> _Task to carry out_: Reproduce the listing below, substituting "infant's arm" for every occurrence of "baby's arm" and leaving all other text unchanged.

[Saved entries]

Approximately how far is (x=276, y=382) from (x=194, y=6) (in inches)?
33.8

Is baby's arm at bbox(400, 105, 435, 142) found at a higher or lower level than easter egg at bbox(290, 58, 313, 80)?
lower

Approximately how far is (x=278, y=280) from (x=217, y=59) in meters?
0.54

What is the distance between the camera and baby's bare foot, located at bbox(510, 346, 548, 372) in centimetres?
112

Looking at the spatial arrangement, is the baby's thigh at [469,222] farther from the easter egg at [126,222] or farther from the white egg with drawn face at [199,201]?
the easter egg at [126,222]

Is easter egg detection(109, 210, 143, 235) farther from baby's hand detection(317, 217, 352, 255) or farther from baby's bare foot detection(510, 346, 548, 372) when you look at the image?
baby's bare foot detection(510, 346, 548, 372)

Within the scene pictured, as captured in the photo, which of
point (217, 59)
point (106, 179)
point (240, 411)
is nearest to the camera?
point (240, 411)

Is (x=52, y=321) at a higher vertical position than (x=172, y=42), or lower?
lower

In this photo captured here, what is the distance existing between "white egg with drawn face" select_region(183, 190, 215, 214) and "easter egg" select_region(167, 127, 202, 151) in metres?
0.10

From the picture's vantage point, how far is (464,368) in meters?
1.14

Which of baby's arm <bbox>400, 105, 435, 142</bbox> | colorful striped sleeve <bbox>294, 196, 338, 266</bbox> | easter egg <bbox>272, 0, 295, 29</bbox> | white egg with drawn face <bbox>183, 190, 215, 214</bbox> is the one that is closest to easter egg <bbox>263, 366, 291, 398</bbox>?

> _Worked solution_:
Approximately how far is (x=276, y=382) from (x=194, y=6) (in inches)?
33.8

Is infant's arm at bbox(400, 105, 435, 142) found at a higher or lower level than easter egg at bbox(290, 58, 313, 80)?
lower

Approximately how far is (x=278, y=280) from (x=217, y=59) in meters?
0.54

What is the distance between the camera and baby's bare foot, located at bbox(510, 346, 548, 372) in centimetres?
112

Looking at the spatial arrangement, is the baby's thigh at [469,222] farther from the easter egg at [126,222] or farther from the white egg with drawn face at [199,201]?
the easter egg at [126,222]

Is easter egg detection(109, 210, 143, 235) farther from baby's hand detection(317, 217, 352, 255) or farther from baby's bare foot detection(510, 346, 548, 372) when you look at the image?
baby's bare foot detection(510, 346, 548, 372)

Within the scene pictured, as captured in the photo, which of
point (217, 59)
point (106, 179)
point (240, 411)
is nearest to the camera?
point (240, 411)

Is (x=52, y=321) at a higher vertical position than (x=172, y=42), or lower?
lower

In this photo captured here, what is the distance existing between "white egg with drawn face" select_region(183, 190, 215, 214) and "easter egg" select_region(167, 127, 202, 151) in metres?
0.10

From the picture's vantage point, how far is (464,368) in meters?
1.14

Which of infant's arm <bbox>400, 105, 435, 142</bbox> | colorful striped sleeve <bbox>294, 196, 338, 266</bbox> | easter egg <bbox>272, 0, 295, 29</bbox> | white egg with drawn face <bbox>183, 190, 215, 214</bbox> is the one that is closest to easter egg <bbox>263, 366, 291, 398</bbox>?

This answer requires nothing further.